Vi è mai capitato di essere in un museo e provare una sensazione di disorientamento e confusione? O, addirittura, di uscire senza ricordare nulla e avere la sensazione di aver solo perso tempo? Uno dei motivi per cui questo può succedere è la mancanza di una progettazione consapevole e mirata. Esiste un filone di studi chiamato visitor studies che si occupa proprio di studiare i visitatori, un pubblico estremamente eterogeneo con interessi, conoscenze e caratteristiche molto diverse tra loro, con l’obiettivo di poter fornire un’esperienza museale di qualità.

Nell’estate 2019 ho condotto uno studio nel museo di Palazzo Te a Mantova. La collezione egizia stava per essere trasferita in un altro palazzo e l’obiettivo della ricerca era di definire le linee guida per la nuova progettazione.

Il primo passo era conoscere i fruitori del servizio, ovvero i visitatori: chi sono? Come vivono la collezione? Come definiscono l’esperienza di visita e che aspettative hanno per un allestimento futuro?

Ho iniziato quindi a osservare le persone, appuntandomi il percorso che seguivano all’interno delle sale, su quali pezzi si soffermavano, se interagivano con i pannelli di testo e altri dettagli che potessero aiutarmi a definire il loro profilo. Analizzando i dati raccolti mi sono risultate molto più chiare alcune dinamiche di visita: ad esempio quale fosse la tipologia di visitatore più frequente, il tempo medio passato davanti a ciascuna opera, quali di queste attiravano di più l’attenzione e quali invece venivano ignorate e per quale motivo.
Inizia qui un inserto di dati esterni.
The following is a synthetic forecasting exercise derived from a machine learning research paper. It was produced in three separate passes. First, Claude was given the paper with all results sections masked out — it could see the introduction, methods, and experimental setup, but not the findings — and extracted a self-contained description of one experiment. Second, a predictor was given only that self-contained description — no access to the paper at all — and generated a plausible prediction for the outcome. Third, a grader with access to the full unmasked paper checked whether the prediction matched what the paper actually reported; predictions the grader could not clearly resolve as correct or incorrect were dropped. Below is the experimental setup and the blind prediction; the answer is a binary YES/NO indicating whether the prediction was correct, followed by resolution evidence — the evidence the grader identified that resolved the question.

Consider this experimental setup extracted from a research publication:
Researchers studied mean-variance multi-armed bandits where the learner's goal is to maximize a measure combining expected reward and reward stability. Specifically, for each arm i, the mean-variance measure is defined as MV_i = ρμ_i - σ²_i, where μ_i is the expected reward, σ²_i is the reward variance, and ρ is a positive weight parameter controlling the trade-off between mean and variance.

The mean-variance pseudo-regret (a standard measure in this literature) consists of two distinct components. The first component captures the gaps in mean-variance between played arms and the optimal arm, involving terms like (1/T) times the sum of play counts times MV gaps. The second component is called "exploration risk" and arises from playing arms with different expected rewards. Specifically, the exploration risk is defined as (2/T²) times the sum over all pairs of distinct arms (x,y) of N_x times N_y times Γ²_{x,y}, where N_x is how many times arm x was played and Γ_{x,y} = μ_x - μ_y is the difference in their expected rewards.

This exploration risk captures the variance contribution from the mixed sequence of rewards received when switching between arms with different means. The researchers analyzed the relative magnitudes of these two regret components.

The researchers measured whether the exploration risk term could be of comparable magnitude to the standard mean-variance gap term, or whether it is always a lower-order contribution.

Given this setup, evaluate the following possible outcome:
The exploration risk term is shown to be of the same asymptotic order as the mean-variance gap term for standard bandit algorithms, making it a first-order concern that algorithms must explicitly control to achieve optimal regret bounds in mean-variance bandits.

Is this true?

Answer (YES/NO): NO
Il metodo dell’osservazione, utilizzato fin dai primi anni del ‘900, è molto potente perché ci consente di avere una sorta di “fotografia” della realtà, confermandoci che lo spazio influenza significativamente i comportamenti delle persone. Il limite è la possibilità di registrare solo ciò che è manifesto; per questo ho associato all’osservazione un altro strumento, un questionario costruito ad hoc, con cui ho chiesto un contributo attivo ai visitatori, per indagare le loro motivazioni, aspettative e opinioni. Nel contesto museale il questionario è lo strumento più utilizzato tra i metodi quantitativi, perché permette di raccogliere dati da un campione numeroso in poco tempo e le informazioni che si ricavano sono utili su più fronti e a diversi livelli.
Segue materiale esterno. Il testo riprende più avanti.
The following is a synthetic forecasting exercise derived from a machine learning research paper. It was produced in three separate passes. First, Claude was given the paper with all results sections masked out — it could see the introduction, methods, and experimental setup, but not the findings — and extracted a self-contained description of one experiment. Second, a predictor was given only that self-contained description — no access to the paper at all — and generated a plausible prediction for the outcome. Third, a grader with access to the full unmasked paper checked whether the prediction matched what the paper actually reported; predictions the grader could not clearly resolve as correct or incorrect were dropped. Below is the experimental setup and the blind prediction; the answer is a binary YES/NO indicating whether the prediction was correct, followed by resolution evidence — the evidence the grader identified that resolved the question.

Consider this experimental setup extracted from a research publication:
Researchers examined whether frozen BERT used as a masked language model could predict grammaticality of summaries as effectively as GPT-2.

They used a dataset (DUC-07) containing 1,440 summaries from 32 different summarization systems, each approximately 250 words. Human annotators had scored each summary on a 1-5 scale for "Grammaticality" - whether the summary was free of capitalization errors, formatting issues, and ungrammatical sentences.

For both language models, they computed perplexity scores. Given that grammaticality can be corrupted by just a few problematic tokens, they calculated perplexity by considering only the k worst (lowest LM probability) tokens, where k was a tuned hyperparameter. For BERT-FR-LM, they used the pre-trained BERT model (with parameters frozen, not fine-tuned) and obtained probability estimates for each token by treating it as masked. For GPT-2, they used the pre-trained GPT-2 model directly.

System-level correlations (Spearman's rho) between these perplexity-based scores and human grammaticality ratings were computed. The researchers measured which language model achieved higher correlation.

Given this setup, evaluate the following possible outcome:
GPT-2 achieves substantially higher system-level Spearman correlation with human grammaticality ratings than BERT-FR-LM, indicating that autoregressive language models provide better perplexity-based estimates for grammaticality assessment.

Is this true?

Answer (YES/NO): YES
Terminata la fase di ricerca con le persone il passo successivo era quindi quello di delineare le linee guida per la nuova progettazione, che a questo punto potevano essere definite non solo dalle indicazioni raccolte in letteratura, ma anche dai dati emersi dall’esperienza specifica dei visitatori. Quindi ecco che, ad esempio, per contrastare il disorientamento fisico e concettuale emerso, si può ipotizzare di predisporre opuscoli all’ingresso, percorsi ordinati e lineari anziché tante isole espositive, percorsi a terra, sale organizzate per temi con una disposizione delle opere ragionata, e così via.

Questi e altri spunti non sono casuali ma sono creati con metodo e consapevolezza: il valore di una progettazione supportata da metodi scientifici è di poter offrire un’esperienza di alta qualità, potenzialmente più istruttiva e appagante. Nel tempo, infatti, il ruolo attribuito al visitatore è cambiato: prima era definito passivo, ora invece viene invitato alla partecipazione attiva attraverso diverse modalità come il gioco, la lettura, la sperimentazione. Nella concezione attuale del museo la conoscenza deve quindi essere spiegata, non presunta, coinvolgendo e offrendo un’esperienza arricchente e gratificante.
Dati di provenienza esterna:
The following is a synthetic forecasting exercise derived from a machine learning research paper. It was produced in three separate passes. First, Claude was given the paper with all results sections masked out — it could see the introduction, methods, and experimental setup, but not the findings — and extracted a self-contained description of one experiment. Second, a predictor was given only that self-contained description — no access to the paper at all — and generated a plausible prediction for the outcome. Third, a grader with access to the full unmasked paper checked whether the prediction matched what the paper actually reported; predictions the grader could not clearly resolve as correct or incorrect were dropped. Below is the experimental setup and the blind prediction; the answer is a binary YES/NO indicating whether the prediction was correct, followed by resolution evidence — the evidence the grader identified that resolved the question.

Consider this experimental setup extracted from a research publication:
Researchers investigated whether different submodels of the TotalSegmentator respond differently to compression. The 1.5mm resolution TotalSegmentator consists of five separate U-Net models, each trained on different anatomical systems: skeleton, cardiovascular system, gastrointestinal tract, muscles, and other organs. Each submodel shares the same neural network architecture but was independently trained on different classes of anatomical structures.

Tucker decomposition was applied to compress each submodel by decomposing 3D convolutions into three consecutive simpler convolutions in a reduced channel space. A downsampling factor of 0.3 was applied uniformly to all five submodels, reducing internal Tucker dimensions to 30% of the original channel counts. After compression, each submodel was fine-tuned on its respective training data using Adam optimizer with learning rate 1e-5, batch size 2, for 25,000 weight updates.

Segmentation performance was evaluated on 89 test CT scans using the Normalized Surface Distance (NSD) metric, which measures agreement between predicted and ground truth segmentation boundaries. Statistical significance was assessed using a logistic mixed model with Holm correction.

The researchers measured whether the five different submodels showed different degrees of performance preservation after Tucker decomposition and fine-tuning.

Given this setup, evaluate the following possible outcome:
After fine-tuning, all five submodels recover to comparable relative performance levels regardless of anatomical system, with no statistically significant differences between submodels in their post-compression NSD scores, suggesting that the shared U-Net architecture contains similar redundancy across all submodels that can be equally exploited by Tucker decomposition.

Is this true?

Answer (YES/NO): NO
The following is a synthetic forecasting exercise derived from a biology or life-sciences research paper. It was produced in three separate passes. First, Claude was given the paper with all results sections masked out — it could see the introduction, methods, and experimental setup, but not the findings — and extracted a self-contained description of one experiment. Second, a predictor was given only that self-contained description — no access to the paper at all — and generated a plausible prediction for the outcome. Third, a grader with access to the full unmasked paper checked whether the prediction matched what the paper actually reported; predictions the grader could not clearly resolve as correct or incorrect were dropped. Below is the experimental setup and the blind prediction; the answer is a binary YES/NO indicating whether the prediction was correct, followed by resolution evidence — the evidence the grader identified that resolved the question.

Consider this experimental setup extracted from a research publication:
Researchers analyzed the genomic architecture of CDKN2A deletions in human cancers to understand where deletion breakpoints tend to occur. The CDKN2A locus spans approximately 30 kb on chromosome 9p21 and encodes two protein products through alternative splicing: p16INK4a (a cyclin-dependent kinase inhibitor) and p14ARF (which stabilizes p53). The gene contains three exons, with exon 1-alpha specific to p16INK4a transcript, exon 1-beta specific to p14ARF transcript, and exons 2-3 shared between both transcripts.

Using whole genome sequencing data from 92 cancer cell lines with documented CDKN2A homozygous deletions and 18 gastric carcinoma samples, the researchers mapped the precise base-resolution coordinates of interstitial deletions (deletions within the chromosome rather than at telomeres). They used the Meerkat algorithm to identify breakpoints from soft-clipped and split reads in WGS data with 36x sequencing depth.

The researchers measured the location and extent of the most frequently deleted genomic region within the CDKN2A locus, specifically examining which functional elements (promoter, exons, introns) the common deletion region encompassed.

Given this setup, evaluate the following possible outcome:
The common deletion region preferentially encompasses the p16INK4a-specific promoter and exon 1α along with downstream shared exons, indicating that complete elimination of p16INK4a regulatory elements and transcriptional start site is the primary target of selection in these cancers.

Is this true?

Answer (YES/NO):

Nell’ambito della psicologia architettonica il riferimento è sempre la persona che usufruisce del servizio, con i suoi desideri e aspettative, e l’obiettivo è di incontrare le sue esigenze attraverso la progettazione. Il valore così creato non si ripercuote solo sul singolo ma, più ampiamente, in una trasmissione culturale più efficace, un maggior numero di visitatori e un elevamento della reputazione del museo, che diventa un fulcro culturale più moderno, accogliente e, al tempo stesso, coinvolgente.

 

Per approfondire:

Bitgood, S. (2011). Social design in Museums: The Psychology of Visitor Studies. In MuseumEtc.

Bollo, A. (2003). Il museo e la conoscenza del pubblico: gli studi sui visitatori.

Serrell, B. (1997). Paying attention: the duration and allocation of visitors’ time in museum exhibitions. Curator: The Museum Journal, 40(2), 108-125.

Yalowitz, S. S., & Bronnenkant, K. (2009). Timing and Tracking: Unlocking Visitor Behavior. Visitor Studies, 12(1), 47-64.